==== Quoted text ====

Both RangePartitioner and HashPartitioner behave poorly on data with to many duplicates, possibly causing OOMs exceptions if the data for one key doesn’t fit in the executor memory.

Along with these two partitionners, it is also possible to define your CustomPartitioner in a quite straightforward way. To define a custom partitioner, you need to implement a series of mandatory and optional methods:

  • Optional equals: a method to define equality between your partitioners.
  • Optional hashcode: mandatory if the previous method has been defined.
  • Mandatory numPartitions: returns the number of partitions as an integer.
  • Mandatory getPartition: this method takes a key (of any given type you want to use) and returns its partition’s index.

We will defined one of our own custom partitioner in the next part so we can apply what we learned here.

There is a lot more to be said about partitioners but it would require a book to talk about everything. You should know that once your PairRDD is partitioned, it opens doors to multiple functions that act of these partitions (e.g .sampleByKey(), .mapPartitions(), etc…).

Use case: Performing alphabet/frequency sort on our dataset

Okay so the idea here is to work our way through RDDs and play with partitions. I thought that an easy way to use all the knowledge we gathered in the previous sections is to build a simple sorting tool.
I will walk through two versions: the first one is not very OOMs proof, and would not work with large and unbalanced datasets, while the other should adress this problem in a smarter way.

Version 1

So the idea here is to take an unsorted Dataframe with string columns, and sort string values for each key independently. We need to be able to achieve two type of sorting:

  • Sorting by alphabet
  • Sorting by frequency

Let’s go through the steps:

  1. Convert the dataframe to a PairRDD[(K, V)] with the value being the column we want to sort, and the key being the columns we partition by.

==== Record set ====

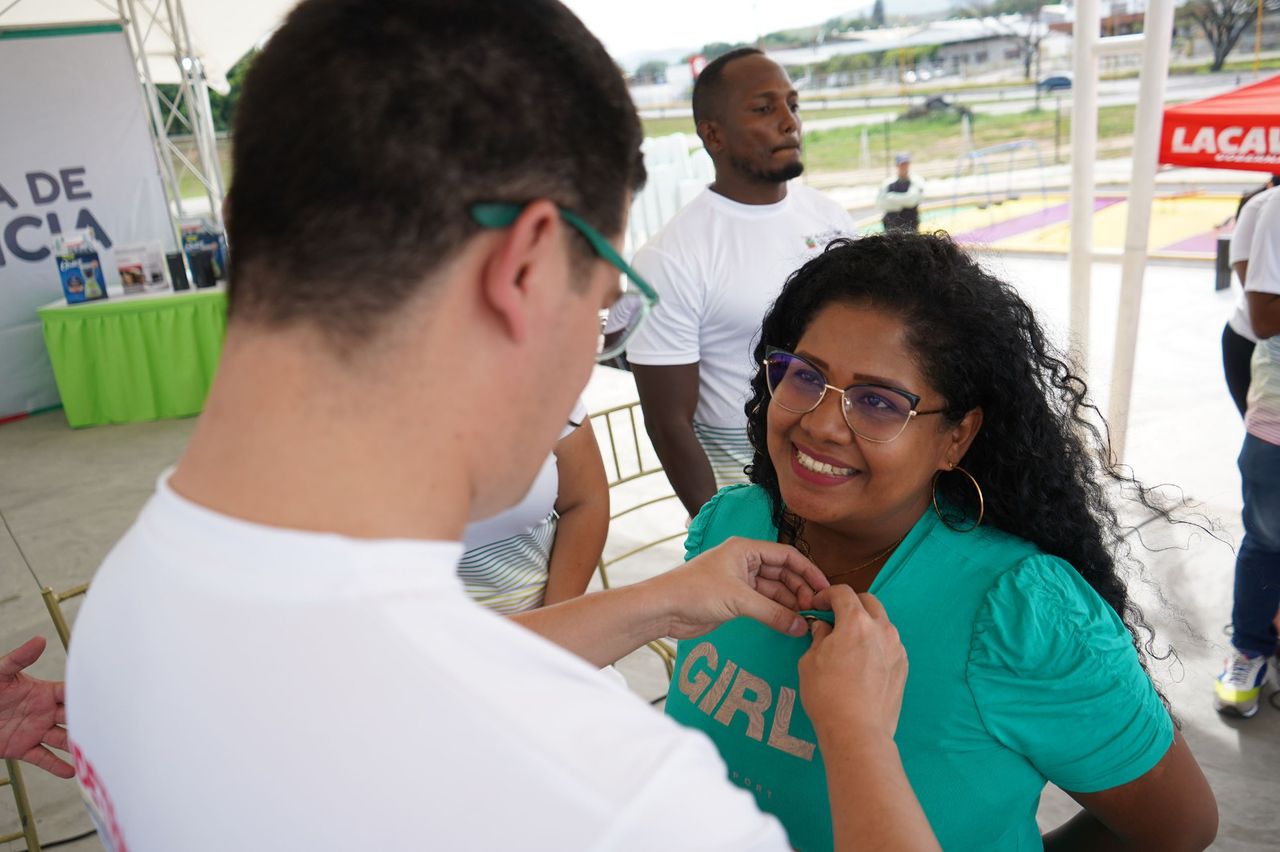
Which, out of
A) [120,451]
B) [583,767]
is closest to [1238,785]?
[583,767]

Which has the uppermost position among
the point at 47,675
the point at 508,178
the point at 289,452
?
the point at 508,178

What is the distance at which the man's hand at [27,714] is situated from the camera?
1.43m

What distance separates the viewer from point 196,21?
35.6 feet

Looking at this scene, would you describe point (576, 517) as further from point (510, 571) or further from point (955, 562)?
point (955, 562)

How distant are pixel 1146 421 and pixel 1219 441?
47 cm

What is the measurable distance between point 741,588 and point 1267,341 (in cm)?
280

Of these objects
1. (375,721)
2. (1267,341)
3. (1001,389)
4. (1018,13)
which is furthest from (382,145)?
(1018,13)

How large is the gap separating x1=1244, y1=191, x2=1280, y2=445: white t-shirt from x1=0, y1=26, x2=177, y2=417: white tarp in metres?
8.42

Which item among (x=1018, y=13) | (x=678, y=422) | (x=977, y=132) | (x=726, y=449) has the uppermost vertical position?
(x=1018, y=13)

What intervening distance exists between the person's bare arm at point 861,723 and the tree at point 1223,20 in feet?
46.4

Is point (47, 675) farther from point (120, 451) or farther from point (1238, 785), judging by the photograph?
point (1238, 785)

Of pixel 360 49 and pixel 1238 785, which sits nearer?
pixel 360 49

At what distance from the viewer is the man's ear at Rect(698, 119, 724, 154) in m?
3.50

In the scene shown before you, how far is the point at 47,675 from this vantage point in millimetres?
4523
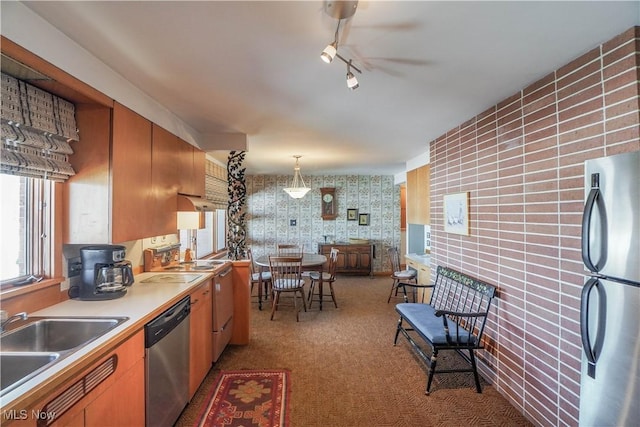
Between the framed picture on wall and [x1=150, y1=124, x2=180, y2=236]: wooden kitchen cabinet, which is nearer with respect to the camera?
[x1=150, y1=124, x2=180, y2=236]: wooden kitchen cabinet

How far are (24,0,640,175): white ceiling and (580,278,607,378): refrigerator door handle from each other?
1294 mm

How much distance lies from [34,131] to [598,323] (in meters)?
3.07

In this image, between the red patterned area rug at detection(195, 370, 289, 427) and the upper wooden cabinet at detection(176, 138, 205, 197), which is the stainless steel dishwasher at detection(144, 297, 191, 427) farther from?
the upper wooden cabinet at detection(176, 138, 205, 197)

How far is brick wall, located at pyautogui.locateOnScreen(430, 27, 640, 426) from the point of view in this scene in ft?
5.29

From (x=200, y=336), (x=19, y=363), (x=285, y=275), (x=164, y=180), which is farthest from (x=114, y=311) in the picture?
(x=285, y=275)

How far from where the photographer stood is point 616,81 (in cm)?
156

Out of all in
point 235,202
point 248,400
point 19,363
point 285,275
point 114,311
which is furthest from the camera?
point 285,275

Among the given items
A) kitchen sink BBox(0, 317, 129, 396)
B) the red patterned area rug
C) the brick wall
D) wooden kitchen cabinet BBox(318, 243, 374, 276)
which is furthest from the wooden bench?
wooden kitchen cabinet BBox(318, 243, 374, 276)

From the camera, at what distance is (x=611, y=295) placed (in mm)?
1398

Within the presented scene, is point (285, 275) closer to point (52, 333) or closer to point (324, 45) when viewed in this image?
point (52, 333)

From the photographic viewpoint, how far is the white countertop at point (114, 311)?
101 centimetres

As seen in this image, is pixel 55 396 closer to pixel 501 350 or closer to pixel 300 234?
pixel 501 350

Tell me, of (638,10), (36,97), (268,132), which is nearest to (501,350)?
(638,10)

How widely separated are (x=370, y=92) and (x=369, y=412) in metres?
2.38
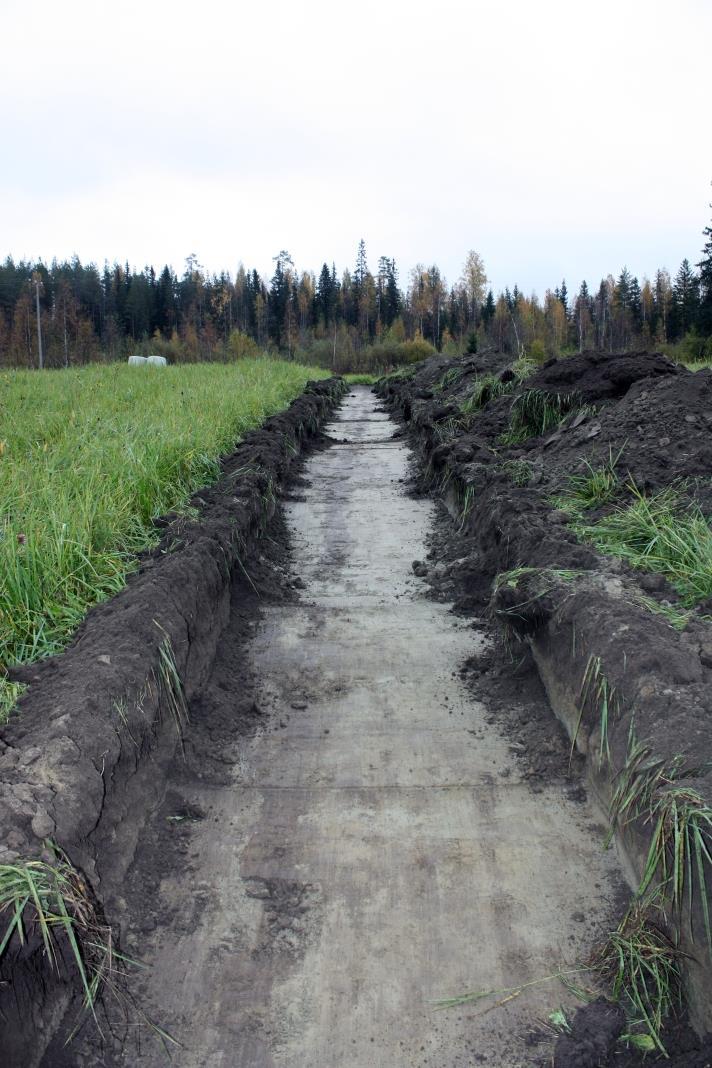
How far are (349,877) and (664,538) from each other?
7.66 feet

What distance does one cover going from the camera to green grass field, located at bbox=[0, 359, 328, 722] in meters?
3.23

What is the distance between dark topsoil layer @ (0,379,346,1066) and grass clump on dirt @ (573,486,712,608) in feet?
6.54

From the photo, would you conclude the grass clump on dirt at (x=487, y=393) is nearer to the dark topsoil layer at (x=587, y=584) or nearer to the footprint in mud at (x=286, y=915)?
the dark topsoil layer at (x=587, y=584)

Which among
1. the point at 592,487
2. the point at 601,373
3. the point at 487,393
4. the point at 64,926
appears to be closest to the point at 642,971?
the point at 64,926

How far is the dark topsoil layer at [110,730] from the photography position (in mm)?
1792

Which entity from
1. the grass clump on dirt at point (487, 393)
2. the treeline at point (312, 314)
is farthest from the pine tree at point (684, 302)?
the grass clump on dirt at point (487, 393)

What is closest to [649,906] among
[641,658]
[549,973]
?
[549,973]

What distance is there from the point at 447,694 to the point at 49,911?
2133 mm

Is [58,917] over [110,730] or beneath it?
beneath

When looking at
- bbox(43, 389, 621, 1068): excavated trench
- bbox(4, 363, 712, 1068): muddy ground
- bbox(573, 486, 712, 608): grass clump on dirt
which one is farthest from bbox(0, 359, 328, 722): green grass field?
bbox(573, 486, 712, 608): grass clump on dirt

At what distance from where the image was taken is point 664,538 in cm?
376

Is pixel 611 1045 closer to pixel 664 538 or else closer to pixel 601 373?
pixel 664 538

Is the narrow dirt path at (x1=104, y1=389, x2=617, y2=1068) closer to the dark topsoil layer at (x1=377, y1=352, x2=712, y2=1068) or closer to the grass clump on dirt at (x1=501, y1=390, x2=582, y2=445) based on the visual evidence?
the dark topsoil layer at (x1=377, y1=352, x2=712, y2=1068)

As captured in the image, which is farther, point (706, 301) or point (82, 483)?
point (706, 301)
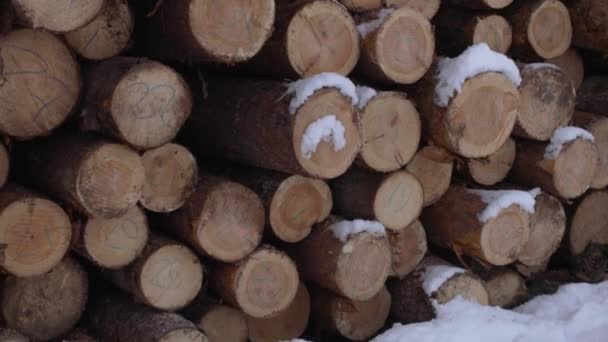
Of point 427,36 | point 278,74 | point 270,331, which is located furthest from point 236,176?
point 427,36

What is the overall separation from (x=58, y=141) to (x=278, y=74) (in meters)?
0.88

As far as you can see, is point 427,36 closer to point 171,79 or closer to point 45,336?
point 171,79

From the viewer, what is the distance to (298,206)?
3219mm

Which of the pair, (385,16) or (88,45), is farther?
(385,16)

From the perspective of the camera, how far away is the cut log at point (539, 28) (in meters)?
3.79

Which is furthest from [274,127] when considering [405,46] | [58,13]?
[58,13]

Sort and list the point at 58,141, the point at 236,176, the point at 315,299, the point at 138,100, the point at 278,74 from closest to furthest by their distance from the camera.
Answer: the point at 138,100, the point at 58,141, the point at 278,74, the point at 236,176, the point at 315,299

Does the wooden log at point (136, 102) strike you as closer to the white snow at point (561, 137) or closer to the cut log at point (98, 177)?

====

Written task 1: According to the partitioner text, what does the numPartitions method return?
Written task 2: Copy the partitioner text word for word, from "There is a lot" up to and including "simple sorting tool.".
The records have nothing to do with this work.

Task answer 1: It returns the number of partitions as an integer.

Task answer 2:
There is a lot more to be said about partitioners but it would require a book to talk about everything. You should know that once your PairRDD is partitioned, it opens doors to multiple functions that act of these partitions (e.g .sampleByKey(), .mapPartitions(), etc…).

Use case: Performing alphabet/frequency sort on our dataset

Okay so the idea here is to work our way through RDDs and play with partitions. I thought that an easy way to use all the knowledge we gathered in the previous sections is to build a simple sorting tool.